SHORT EXERCISE: Render every line of the items below as a JSON list of strings, one string per line, and leave out any blank lines.

************

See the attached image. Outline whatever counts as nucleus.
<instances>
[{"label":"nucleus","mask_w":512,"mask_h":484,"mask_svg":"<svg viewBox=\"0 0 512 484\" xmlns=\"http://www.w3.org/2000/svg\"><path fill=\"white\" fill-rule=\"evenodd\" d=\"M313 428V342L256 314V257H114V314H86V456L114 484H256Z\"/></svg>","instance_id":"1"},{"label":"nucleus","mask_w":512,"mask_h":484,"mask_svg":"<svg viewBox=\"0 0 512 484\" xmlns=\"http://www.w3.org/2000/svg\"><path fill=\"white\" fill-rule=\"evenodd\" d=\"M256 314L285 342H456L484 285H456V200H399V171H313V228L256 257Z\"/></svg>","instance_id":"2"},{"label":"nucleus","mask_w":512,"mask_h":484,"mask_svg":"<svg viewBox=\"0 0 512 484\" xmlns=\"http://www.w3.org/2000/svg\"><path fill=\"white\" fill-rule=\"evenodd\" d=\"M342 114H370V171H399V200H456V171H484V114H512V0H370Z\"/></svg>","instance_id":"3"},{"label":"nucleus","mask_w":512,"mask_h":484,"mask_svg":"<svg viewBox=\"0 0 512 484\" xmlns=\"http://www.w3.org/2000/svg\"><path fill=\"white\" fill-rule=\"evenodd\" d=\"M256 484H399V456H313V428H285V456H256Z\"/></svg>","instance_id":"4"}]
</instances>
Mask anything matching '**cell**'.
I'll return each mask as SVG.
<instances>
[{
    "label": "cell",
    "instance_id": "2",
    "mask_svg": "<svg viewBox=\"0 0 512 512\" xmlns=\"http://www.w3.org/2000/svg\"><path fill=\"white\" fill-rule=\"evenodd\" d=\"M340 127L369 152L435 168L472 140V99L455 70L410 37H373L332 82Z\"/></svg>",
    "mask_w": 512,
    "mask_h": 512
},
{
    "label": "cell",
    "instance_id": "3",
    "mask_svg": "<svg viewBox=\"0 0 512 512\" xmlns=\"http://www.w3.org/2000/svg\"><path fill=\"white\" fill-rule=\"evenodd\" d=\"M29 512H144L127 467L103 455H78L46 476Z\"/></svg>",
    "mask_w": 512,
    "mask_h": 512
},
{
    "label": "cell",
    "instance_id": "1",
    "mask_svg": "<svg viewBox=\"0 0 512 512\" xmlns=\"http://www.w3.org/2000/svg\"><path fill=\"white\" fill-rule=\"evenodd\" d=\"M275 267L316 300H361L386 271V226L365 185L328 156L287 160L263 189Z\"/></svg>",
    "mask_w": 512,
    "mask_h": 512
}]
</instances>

************

COMPLETE ANSWER:
[
  "See the attached image. Outline whatever counts as nucleus.",
  "<instances>",
  "[{\"label\":\"nucleus\",\"mask_w\":512,\"mask_h\":484,\"mask_svg\":\"<svg viewBox=\\\"0 0 512 484\\\" xmlns=\\\"http://www.w3.org/2000/svg\\\"><path fill=\\\"white\\\" fill-rule=\\\"evenodd\\\" d=\\\"M313 428V342L256 314V257H114V314H86V456L114 484H256Z\\\"/></svg>\",\"instance_id\":\"1\"},{\"label\":\"nucleus\",\"mask_w\":512,\"mask_h\":484,\"mask_svg\":\"<svg viewBox=\\\"0 0 512 484\\\" xmlns=\\\"http://www.w3.org/2000/svg\\\"><path fill=\\\"white\\\" fill-rule=\\\"evenodd\\\" d=\\\"M256 314L285 342H456L484 285H456V200H399V171H313V228L256 257Z\\\"/></svg>\",\"instance_id\":\"2\"},{\"label\":\"nucleus\",\"mask_w\":512,\"mask_h\":484,\"mask_svg\":\"<svg viewBox=\\\"0 0 512 484\\\" xmlns=\\\"http://www.w3.org/2000/svg\\\"><path fill=\\\"white\\\" fill-rule=\\\"evenodd\\\" d=\\\"M342 114H370V171H399V200H456V171H484V114H512V0H370Z\\\"/></svg>\",\"instance_id\":\"3\"},{\"label\":\"nucleus\",\"mask_w\":512,\"mask_h\":484,\"mask_svg\":\"<svg viewBox=\\\"0 0 512 484\\\" xmlns=\\\"http://www.w3.org/2000/svg\\\"><path fill=\\\"white\\\" fill-rule=\\\"evenodd\\\" d=\\\"M256 484H399V456H313V428H285V456H256Z\\\"/></svg>\",\"instance_id\":\"4\"}]",
  "</instances>",
  "Mask anything matching '**cell**'.",
  "I'll return each mask as SVG.",
  "<instances>",
  "[{",
  "    \"label\": \"cell\",",
  "    \"instance_id\": \"2\",",
  "    \"mask_svg\": \"<svg viewBox=\\\"0 0 512 512\\\" xmlns=\\\"http://www.w3.org/2000/svg\\\"><path fill=\\\"white\\\" fill-rule=\\\"evenodd\\\" d=\\\"M340 127L369 152L435 168L472 140V99L455 70L410 37H373L332 82Z\\\"/></svg>\",",
  "    \"mask_w\": 512,",
  "    \"mask_h\": 512",
  "},",
  "{",
  "    \"label\": \"cell\",",
  "    \"instance_id\": \"3\",",
  "    \"mask_svg\": \"<svg viewBox=\\\"0 0 512 512\\\" xmlns=\\\"http://www.w3.org/2000/svg\\\"><path fill=\\\"white\\\" fill-rule=\\\"evenodd\\\" d=\\\"M29 512H144L127 467L103 455H78L46 476Z\\\"/></svg>\",",
  "    \"mask_w\": 512,",
  "    \"mask_h\": 512",
  "},",
  "{",
  "    \"label\": \"cell\",",
  "    \"instance_id\": \"1\",",
  "    \"mask_svg\": \"<svg viewBox=\\\"0 0 512 512\\\" xmlns=\\\"http://www.w3.org/2000/svg\\\"><path fill=\\\"white\\\" fill-rule=\\\"evenodd\\\" d=\\\"M275 267L316 300H361L386 271V226L365 185L328 156L287 160L263 189Z\\\"/></svg>\",",
  "    \"mask_w\": 512,",
  "    \"mask_h\": 512",
  "}]",
  "</instances>"
]